L’effet sur les exportations est également visible. Elles ont connu un recul après une amélioration minime en août 2019.
Prévisions
Le second facteur déterminant dans cette crise, liée à la propagation du Covid-19 ou coronavirus, est la faiblesse de la demande extérieure. Selon Smith, la propagation du Covid-19 en Chine n’affecte pas seulement les exportations, mais affaiblit aussi le climat des affaires.
Dans une note publiée cette semaine, la banque d’investissement Prime affirme qu’il n’est pas prévisible que le secteur des exportations témoigne d’un rétablissement sur le court terme, vu les potentielles menaces dues au Covid-19. « La faiblesse de la consommation et le ralentissement des affaires associées à l’effet du Covid-19 sur les chaînes d’approvisionnement mondiales maintiendront une contraction des activités de l’IDA au cours du premier trimestre de 2020 », explique Mona Bédeir. Elle ajoute que les lectures du mois de février n’ont cependant pas capté tout l’effet du coronavirus et les chaînes mondiales d’approvisionnement encourent davantage de chocs. Les entreprises domestiques peuvent passer par des périodes de crise avec la carence des stocks et l’incapacité de trouver des approvisionnements alternatifs. Il est à noter que les exportations chinoises représentent 13,7 % des importations mondiales et environ 15,3 % des importations égyptiennes.
La note publiée par Prime affirme, dans son analyse, que ces chocs mondiaux compliqueront la situation du secteur non pétrolier en Egypte qui continue à souffrir des difficultés de l’après-flottement. Les prix des biens et services connaîtront des hausses considérables mais courtes si les turbulences persistent dans les chaînes globales d’approvisionnement et la livre égyptienne se trouve exposée à une dépréciation à cause de la sortie massive des capitaux. Ceci sera accompagné certes d’un déclin de la demande entraînant une récession.
« Un rétablissement total n’est pas prévisible sur le court terme. Tout dépend de la durée et de la magnitude de l’épidémie qui pourra interrompre l’assouplissement monétaire de la Banque Centrale d’Egypte (BCE). Dans ce cas, le soutien fiscal est l’unique option sur le court terme.
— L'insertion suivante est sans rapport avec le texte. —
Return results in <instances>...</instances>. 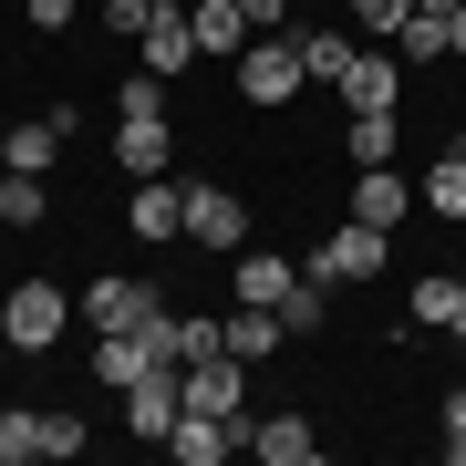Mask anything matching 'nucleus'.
<instances>
[{
	"label": "nucleus",
	"instance_id": "nucleus-1",
	"mask_svg": "<svg viewBox=\"0 0 466 466\" xmlns=\"http://www.w3.org/2000/svg\"><path fill=\"white\" fill-rule=\"evenodd\" d=\"M300 84H311V63H300V32H259L249 52H238V94H249V104H290Z\"/></svg>",
	"mask_w": 466,
	"mask_h": 466
},
{
	"label": "nucleus",
	"instance_id": "nucleus-2",
	"mask_svg": "<svg viewBox=\"0 0 466 466\" xmlns=\"http://www.w3.org/2000/svg\"><path fill=\"white\" fill-rule=\"evenodd\" d=\"M63 321H73V300L52 290V280H21L11 300H0V342H11V352H52Z\"/></svg>",
	"mask_w": 466,
	"mask_h": 466
},
{
	"label": "nucleus",
	"instance_id": "nucleus-3",
	"mask_svg": "<svg viewBox=\"0 0 466 466\" xmlns=\"http://www.w3.org/2000/svg\"><path fill=\"white\" fill-rule=\"evenodd\" d=\"M187 383V415H249V363L238 352H198V363H177Z\"/></svg>",
	"mask_w": 466,
	"mask_h": 466
},
{
	"label": "nucleus",
	"instance_id": "nucleus-4",
	"mask_svg": "<svg viewBox=\"0 0 466 466\" xmlns=\"http://www.w3.org/2000/svg\"><path fill=\"white\" fill-rule=\"evenodd\" d=\"M383 238H394V228H363V218H342V228L332 238H321V249H311V280H383Z\"/></svg>",
	"mask_w": 466,
	"mask_h": 466
},
{
	"label": "nucleus",
	"instance_id": "nucleus-5",
	"mask_svg": "<svg viewBox=\"0 0 466 466\" xmlns=\"http://www.w3.org/2000/svg\"><path fill=\"white\" fill-rule=\"evenodd\" d=\"M187 238L218 249V259H238V249H249V208H238L228 187H187Z\"/></svg>",
	"mask_w": 466,
	"mask_h": 466
},
{
	"label": "nucleus",
	"instance_id": "nucleus-6",
	"mask_svg": "<svg viewBox=\"0 0 466 466\" xmlns=\"http://www.w3.org/2000/svg\"><path fill=\"white\" fill-rule=\"evenodd\" d=\"M135 63H146L156 84H177L187 63H208V52H198V21H187V11H146V32H135Z\"/></svg>",
	"mask_w": 466,
	"mask_h": 466
},
{
	"label": "nucleus",
	"instance_id": "nucleus-7",
	"mask_svg": "<svg viewBox=\"0 0 466 466\" xmlns=\"http://www.w3.org/2000/svg\"><path fill=\"white\" fill-rule=\"evenodd\" d=\"M177 415H187L177 363H156V373H135V383H125V425H135V435H156V446H167V435H177Z\"/></svg>",
	"mask_w": 466,
	"mask_h": 466
},
{
	"label": "nucleus",
	"instance_id": "nucleus-8",
	"mask_svg": "<svg viewBox=\"0 0 466 466\" xmlns=\"http://www.w3.org/2000/svg\"><path fill=\"white\" fill-rule=\"evenodd\" d=\"M167 300H156V280H125V269H104V280L84 290V321L94 332H135V321H156Z\"/></svg>",
	"mask_w": 466,
	"mask_h": 466
},
{
	"label": "nucleus",
	"instance_id": "nucleus-9",
	"mask_svg": "<svg viewBox=\"0 0 466 466\" xmlns=\"http://www.w3.org/2000/svg\"><path fill=\"white\" fill-rule=\"evenodd\" d=\"M73 135V104H52V115H21V125H0V167H21V177H42L52 167V146Z\"/></svg>",
	"mask_w": 466,
	"mask_h": 466
},
{
	"label": "nucleus",
	"instance_id": "nucleus-10",
	"mask_svg": "<svg viewBox=\"0 0 466 466\" xmlns=\"http://www.w3.org/2000/svg\"><path fill=\"white\" fill-rule=\"evenodd\" d=\"M238 446H249V415H177V435H167V456H187V466H218Z\"/></svg>",
	"mask_w": 466,
	"mask_h": 466
},
{
	"label": "nucleus",
	"instance_id": "nucleus-11",
	"mask_svg": "<svg viewBox=\"0 0 466 466\" xmlns=\"http://www.w3.org/2000/svg\"><path fill=\"white\" fill-rule=\"evenodd\" d=\"M394 94H404V63L383 42H363V63L342 73V104H352V115H394Z\"/></svg>",
	"mask_w": 466,
	"mask_h": 466
},
{
	"label": "nucleus",
	"instance_id": "nucleus-12",
	"mask_svg": "<svg viewBox=\"0 0 466 466\" xmlns=\"http://www.w3.org/2000/svg\"><path fill=\"white\" fill-rule=\"evenodd\" d=\"M352 218H363V228H404V218H415V187L394 167H352Z\"/></svg>",
	"mask_w": 466,
	"mask_h": 466
},
{
	"label": "nucleus",
	"instance_id": "nucleus-13",
	"mask_svg": "<svg viewBox=\"0 0 466 466\" xmlns=\"http://www.w3.org/2000/svg\"><path fill=\"white\" fill-rule=\"evenodd\" d=\"M187 21H198V52H208V63H238V52L259 42L238 0H187Z\"/></svg>",
	"mask_w": 466,
	"mask_h": 466
},
{
	"label": "nucleus",
	"instance_id": "nucleus-14",
	"mask_svg": "<svg viewBox=\"0 0 466 466\" xmlns=\"http://www.w3.org/2000/svg\"><path fill=\"white\" fill-rule=\"evenodd\" d=\"M115 156H125V177H167V167H177L167 115H125V125H115Z\"/></svg>",
	"mask_w": 466,
	"mask_h": 466
},
{
	"label": "nucleus",
	"instance_id": "nucleus-15",
	"mask_svg": "<svg viewBox=\"0 0 466 466\" xmlns=\"http://www.w3.org/2000/svg\"><path fill=\"white\" fill-rule=\"evenodd\" d=\"M125 218H135V238H187V187H167V177H135Z\"/></svg>",
	"mask_w": 466,
	"mask_h": 466
},
{
	"label": "nucleus",
	"instance_id": "nucleus-16",
	"mask_svg": "<svg viewBox=\"0 0 466 466\" xmlns=\"http://www.w3.org/2000/svg\"><path fill=\"white\" fill-rule=\"evenodd\" d=\"M290 280H300V269H290L280 249H238V259H228V290H238V300H259V311H280V290H290Z\"/></svg>",
	"mask_w": 466,
	"mask_h": 466
},
{
	"label": "nucleus",
	"instance_id": "nucleus-17",
	"mask_svg": "<svg viewBox=\"0 0 466 466\" xmlns=\"http://www.w3.org/2000/svg\"><path fill=\"white\" fill-rule=\"evenodd\" d=\"M249 456H269V466H311L321 435H311V415H269V425H249Z\"/></svg>",
	"mask_w": 466,
	"mask_h": 466
},
{
	"label": "nucleus",
	"instance_id": "nucleus-18",
	"mask_svg": "<svg viewBox=\"0 0 466 466\" xmlns=\"http://www.w3.org/2000/svg\"><path fill=\"white\" fill-rule=\"evenodd\" d=\"M415 321H425V332H466V280H456V269H425V280H415Z\"/></svg>",
	"mask_w": 466,
	"mask_h": 466
},
{
	"label": "nucleus",
	"instance_id": "nucleus-19",
	"mask_svg": "<svg viewBox=\"0 0 466 466\" xmlns=\"http://www.w3.org/2000/svg\"><path fill=\"white\" fill-rule=\"evenodd\" d=\"M383 52H394L404 73H415V63H446V11H404V21H394V42H383Z\"/></svg>",
	"mask_w": 466,
	"mask_h": 466
},
{
	"label": "nucleus",
	"instance_id": "nucleus-20",
	"mask_svg": "<svg viewBox=\"0 0 466 466\" xmlns=\"http://www.w3.org/2000/svg\"><path fill=\"white\" fill-rule=\"evenodd\" d=\"M300 63H311V84L342 94V73L363 63V32H300Z\"/></svg>",
	"mask_w": 466,
	"mask_h": 466
},
{
	"label": "nucleus",
	"instance_id": "nucleus-21",
	"mask_svg": "<svg viewBox=\"0 0 466 466\" xmlns=\"http://www.w3.org/2000/svg\"><path fill=\"white\" fill-rule=\"evenodd\" d=\"M280 342H290L280 311H259V300H238V311H228V352H238V363H269Z\"/></svg>",
	"mask_w": 466,
	"mask_h": 466
},
{
	"label": "nucleus",
	"instance_id": "nucleus-22",
	"mask_svg": "<svg viewBox=\"0 0 466 466\" xmlns=\"http://www.w3.org/2000/svg\"><path fill=\"white\" fill-rule=\"evenodd\" d=\"M321 321H332V280H290V290H280V332H290V342H311Z\"/></svg>",
	"mask_w": 466,
	"mask_h": 466
},
{
	"label": "nucleus",
	"instance_id": "nucleus-23",
	"mask_svg": "<svg viewBox=\"0 0 466 466\" xmlns=\"http://www.w3.org/2000/svg\"><path fill=\"white\" fill-rule=\"evenodd\" d=\"M342 156H352V167H394V115H352L342 125Z\"/></svg>",
	"mask_w": 466,
	"mask_h": 466
},
{
	"label": "nucleus",
	"instance_id": "nucleus-24",
	"mask_svg": "<svg viewBox=\"0 0 466 466\" xmlns=\"http://www.w3.org/2000/svg\"><path fill=\"white\" fill-rule=\"evenodd\" d=\"M42 435H52V415H32V404H11V415H0V466L42 456Z\"/></svg>",
	"mask_w": 466,
	"mask_h": 466
},
{
	"label": "nucleus",
	"instance_id": "nucleus-25",
	"mask_svg": "<svg viewBox=\"0 0 466 466\" xmlns=\"http://www.w3.org/2000/svg\"><path fill=\"white\" fill-rule=\"evenodd\" d=\"M415 208H435V218H466V156H446L425 187H415Z\"/></svg>",
	"mask_w": 466,
	"mask_h": 466
},
{
	"label": "nucleus",
	"instance_id": "nucleus-26",
	"mask_svg": "<svg viewBox=\"0 0 466 466\" xmlns=\"http://www.w3.org/2000/svg\"><path fill=\"white\" fill-rule=\"evenodd\" d=\"M0 218H11V228H42V177L0 167Z\"/></svg>",
	"mask_w": 466,
	"mask_h": 466
},
{
	"label": "nucleus",
	"instance_id": "nucleus-27",
	"mask_svg": "<svg viewBox=\"0 0 466 466\" xmlns=\"http://www.w3.org/2000/svg\"><path fill=\"white\" fill-rule=\"evenodd\" d=\"M404 11H415V0H352V32H363V42H394Z\"/></svg>",
	"mask_w": 466,
	"mask_h": 466
},
{
	"label": "nucleus",
	"instance_id": "nucleus-28",
	"mask_svg": "<svg viewBox=\"0 0 466 466\" xmlns=\"http://www.w3.org/2000/svg\"><path fill=\"white\" fill-rule=\"evenodd\" d=\"M115 104H125V115H167V84H156V73H135V84H125Z\"/></svg>",
	"mask_w": 466,
	"mask_h": 466
},
{
	"label": "nucleus",
	"instance_id": "nucleus-29",
	"mask_svg": "<svg viewBox=\"0 0 466 466\" xmlns=\"http://www.w3.org/2000/svg\"><path fill=\"white\" fill-rule=\"evenodd\" d=\"M446 456L466 466V394H446Z\"/></svg>",
	"mask_w": 466,
	"mask_h": 466
},
{
	"label": "nucleus",
	"instance_id": "nucleus-30",
	"mask_svg": "<svg viewBox=\"0 0 466 466\" xmlns=\"http://www.w3.org/2000/svg\"><path fill=\"white\" fill-rule=\"evenodd\" d=\"M104 21H115V32L135 42V32H146V0H104Z\"/></svg>",
	"mask_w": 466,
	"mask_h": 466
},
{
	"label": "nucleus",
	"instance_id": "nucleus-31",
	"mask_svg": "<svg viewBox=\"0 0 466 466\" xmlns=\"http://www.w3.org/2000/svg\"><path fill=\"white\" fill-rule=\"evenodd\" d=\"M238 11H249V32H280V21H290V0H238Z\"/></svg>",
	"mask_w": 466,
	"mask_h": 466
},
{
	"label": "nucleus",
	"instance_id": "nucleus-32",
	"mask_svg": "<svg viewBox=\"0 0 466 466\" xmlns=\"http://www.w3.org/2000/svg\"><path fill=\"white\" fill-rule=\"evenodd\" d=\"M32 21H42V32H73L84 11H73V0H32Z\"/></svg>",
	"mask_w": 466,
	"mask_h": 466
},
{
	"label": "nucleus",
	"instance_id": "nucleus-33",
	"mask_svg": "<svg viewBox=\"0 0 466 466\" xmlns=\"http://www.w3.org/2000/svg\"><path fill=\"white\" fill-rule=\"evenodd\" d=\"M446 52H456V63H466V11H446Z\"/></svg>",
	"mask_w": 466,
	"mask_h": 466
},
{
	"label": "nucleus",
	"instance_id": "nucleus-34",
	"mask_svg": "<svg viewBox=\"0 0 466 466\" xmlns=\"http://www.w3.org/2000/svg\"><path fill=\"white\" fill-rule=\"evenodd\" d=\"M415 11H466V0H415Z\"/></svg>",
	"mask_w": 466,
	"mask_h": 466
},
{
	"label": "nucleus",
	"instance_id": "nucleus-35",
	"mask_svg": "<svg viewBox=\"0 0 466 466\" xmlns=\"http://www.w3.org/2000/svg\"><path fill=\"white\" fill-rule=\"evenodd\" d=\"M146 11H187V0H146Z\"/></svg>",
	"mask_w": 466,
	"mask_h": 466
},
{
	"label": "nucleus",
	"instance_id": "nucleus-36",
	"mask_svg": "<svg viewBox=\"0 0 466 466\" xmlns=\"http://www.w3.org/2000/svg\"><path fill=\"white\" fill-rule=\"evenodd\" d=\"M446 156H466V125H456V146H446Z\"/></svg>",
	"mask_w": 466,
	"mask_h": 466
}]
</instances>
Nous nous attendons à ce que le gouvernement réduise les coûts de l’énergie à l’adresse du secteur industriel lors du prochain réexamen des prix », ajoute Bédeir. Et de préciser que les facteurs saisonniers pourraient redresser en quelque sorte la situation accompagnés d’une demande accrue.
« Le gouvernement doit se tenir prêt et doit envisager différents scénarios, au cas où l’ombre de la crise continuerait de peser, afin d’éviter une intensification de l’impact sur les projections de croissance », affirme Mohamad Abou-Bacha, vice-directeur du département de la recherche auprès de la banque d’investissement EFG-Hermes.
Si la crise persiste, l’indice des directeurs d’achat ainsi que les sous-indicateurs relatifs aux différents secteurs qui en découlent devront être étudiés et analysés minutieusement.